── EXTRACTED ENTRIES ──
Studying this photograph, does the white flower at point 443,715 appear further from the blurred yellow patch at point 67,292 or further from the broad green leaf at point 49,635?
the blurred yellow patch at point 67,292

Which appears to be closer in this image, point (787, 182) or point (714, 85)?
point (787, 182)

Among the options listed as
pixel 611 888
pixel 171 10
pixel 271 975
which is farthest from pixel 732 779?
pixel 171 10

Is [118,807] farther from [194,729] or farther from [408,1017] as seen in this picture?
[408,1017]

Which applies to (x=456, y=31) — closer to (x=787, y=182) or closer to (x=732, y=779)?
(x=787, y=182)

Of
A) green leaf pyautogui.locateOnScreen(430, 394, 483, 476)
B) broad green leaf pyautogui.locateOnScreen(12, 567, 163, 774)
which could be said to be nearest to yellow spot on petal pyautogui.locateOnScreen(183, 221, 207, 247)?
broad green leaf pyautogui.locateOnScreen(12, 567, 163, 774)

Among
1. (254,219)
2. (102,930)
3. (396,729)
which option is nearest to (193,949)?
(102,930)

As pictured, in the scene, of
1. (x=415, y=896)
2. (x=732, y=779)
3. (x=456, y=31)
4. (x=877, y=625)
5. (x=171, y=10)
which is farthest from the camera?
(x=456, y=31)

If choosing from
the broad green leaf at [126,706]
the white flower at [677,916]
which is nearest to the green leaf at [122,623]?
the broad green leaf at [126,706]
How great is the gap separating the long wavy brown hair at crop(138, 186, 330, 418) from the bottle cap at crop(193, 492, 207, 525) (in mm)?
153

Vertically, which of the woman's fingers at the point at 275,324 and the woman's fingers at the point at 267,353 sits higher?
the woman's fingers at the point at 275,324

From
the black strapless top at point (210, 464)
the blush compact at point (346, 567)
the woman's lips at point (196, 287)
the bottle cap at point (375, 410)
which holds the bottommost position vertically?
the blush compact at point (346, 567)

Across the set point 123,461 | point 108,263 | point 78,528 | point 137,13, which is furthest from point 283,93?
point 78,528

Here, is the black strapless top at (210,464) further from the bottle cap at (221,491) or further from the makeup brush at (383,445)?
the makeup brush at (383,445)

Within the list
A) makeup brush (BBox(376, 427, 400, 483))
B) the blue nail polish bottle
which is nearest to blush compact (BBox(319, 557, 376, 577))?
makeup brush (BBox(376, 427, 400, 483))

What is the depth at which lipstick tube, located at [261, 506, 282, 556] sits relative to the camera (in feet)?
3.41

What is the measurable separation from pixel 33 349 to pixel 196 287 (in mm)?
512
───
── EXTRACTED ENTRIES ──
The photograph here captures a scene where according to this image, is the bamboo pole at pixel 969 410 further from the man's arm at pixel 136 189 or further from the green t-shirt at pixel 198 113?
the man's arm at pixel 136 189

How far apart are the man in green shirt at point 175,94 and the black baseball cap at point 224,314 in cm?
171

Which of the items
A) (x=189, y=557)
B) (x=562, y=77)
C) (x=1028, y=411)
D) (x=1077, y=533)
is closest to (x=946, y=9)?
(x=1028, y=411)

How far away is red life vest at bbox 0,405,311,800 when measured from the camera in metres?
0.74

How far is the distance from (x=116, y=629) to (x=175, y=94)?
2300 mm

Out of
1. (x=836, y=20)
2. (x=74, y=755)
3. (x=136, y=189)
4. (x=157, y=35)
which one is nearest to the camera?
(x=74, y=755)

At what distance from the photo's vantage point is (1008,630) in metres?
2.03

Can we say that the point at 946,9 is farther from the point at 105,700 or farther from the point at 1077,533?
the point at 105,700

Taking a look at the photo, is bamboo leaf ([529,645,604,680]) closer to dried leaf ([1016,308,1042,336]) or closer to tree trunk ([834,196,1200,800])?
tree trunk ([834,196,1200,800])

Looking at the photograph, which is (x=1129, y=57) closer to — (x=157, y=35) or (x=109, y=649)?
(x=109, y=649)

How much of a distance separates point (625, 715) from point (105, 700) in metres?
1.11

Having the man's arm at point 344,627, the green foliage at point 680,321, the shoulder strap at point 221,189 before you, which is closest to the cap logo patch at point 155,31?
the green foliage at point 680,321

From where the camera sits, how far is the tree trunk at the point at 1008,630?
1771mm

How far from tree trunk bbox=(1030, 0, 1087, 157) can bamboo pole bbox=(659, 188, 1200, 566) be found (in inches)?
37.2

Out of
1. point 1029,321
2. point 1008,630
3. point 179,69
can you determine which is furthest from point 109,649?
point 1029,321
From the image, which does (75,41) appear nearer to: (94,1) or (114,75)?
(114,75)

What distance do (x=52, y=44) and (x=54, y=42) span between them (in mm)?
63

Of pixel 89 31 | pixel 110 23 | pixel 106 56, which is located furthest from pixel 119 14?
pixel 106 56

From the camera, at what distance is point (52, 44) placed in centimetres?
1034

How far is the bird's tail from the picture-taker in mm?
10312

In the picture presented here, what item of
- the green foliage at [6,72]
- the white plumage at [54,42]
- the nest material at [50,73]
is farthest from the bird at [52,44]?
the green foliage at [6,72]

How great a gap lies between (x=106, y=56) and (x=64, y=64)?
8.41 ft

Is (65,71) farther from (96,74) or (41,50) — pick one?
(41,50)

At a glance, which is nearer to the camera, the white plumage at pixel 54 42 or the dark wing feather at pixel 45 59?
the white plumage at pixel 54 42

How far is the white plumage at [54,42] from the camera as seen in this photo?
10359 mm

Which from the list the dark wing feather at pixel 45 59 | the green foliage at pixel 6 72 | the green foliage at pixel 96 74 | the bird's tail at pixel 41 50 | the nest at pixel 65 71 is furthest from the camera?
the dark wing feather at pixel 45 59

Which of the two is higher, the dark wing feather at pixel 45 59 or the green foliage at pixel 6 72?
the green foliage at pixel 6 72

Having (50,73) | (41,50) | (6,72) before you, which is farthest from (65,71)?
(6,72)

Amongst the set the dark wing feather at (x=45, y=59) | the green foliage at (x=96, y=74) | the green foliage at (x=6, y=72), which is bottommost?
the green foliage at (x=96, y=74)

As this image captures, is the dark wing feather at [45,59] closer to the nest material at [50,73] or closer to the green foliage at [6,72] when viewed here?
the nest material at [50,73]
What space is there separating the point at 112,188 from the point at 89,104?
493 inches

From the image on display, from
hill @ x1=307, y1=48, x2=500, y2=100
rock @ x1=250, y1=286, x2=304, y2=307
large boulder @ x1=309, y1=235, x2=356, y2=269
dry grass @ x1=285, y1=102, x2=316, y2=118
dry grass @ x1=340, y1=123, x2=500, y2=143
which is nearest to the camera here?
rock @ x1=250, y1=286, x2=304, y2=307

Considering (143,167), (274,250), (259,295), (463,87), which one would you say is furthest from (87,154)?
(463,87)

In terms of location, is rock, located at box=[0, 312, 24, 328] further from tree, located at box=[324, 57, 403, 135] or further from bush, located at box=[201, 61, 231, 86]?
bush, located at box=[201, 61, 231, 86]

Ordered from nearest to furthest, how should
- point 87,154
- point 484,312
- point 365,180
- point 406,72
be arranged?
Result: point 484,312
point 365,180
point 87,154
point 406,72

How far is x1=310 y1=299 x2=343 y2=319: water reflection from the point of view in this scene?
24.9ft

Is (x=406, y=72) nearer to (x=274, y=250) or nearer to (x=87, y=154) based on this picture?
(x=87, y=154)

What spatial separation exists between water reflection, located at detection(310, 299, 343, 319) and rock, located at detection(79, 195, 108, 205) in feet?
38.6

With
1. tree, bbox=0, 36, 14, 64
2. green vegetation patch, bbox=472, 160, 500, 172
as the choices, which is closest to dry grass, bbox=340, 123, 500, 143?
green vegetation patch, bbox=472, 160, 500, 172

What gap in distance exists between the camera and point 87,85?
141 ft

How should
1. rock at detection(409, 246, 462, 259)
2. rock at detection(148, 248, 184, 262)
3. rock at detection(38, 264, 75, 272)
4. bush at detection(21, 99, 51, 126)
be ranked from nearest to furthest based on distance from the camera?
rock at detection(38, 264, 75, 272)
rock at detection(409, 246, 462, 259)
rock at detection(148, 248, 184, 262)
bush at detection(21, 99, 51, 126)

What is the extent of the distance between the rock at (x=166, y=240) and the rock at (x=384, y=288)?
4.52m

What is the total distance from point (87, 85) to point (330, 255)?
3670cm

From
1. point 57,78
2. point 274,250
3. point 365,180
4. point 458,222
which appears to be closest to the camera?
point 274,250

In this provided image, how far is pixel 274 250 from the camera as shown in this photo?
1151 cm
───
- **STATED TASK**: Copy out every line of the entries above that contains the word "image". Treat uppercase and lowercase as different.

- **EXERCISE SOLUTION**:
Which appears to be closer in this image, point (787, 182) or point (714, 85)?
The photograph here captures a scene where according to this image, is the bamboo pole at pixel 969 410 further from the man's arm at pixel 136 189 or further from the green t-shirt at pixel 198 113?
From the image, which does (75,41) appear nearer to: (94,1) or (114,75)?
As this image captures, is the dark wing feather at [45,59] closer to the nest material at [50,73] or closer to the green foliage at [6,72] when viewed here?
From the image on display, from
In this provided image, how far is pixel 274 250 from the camera as shown in this photo?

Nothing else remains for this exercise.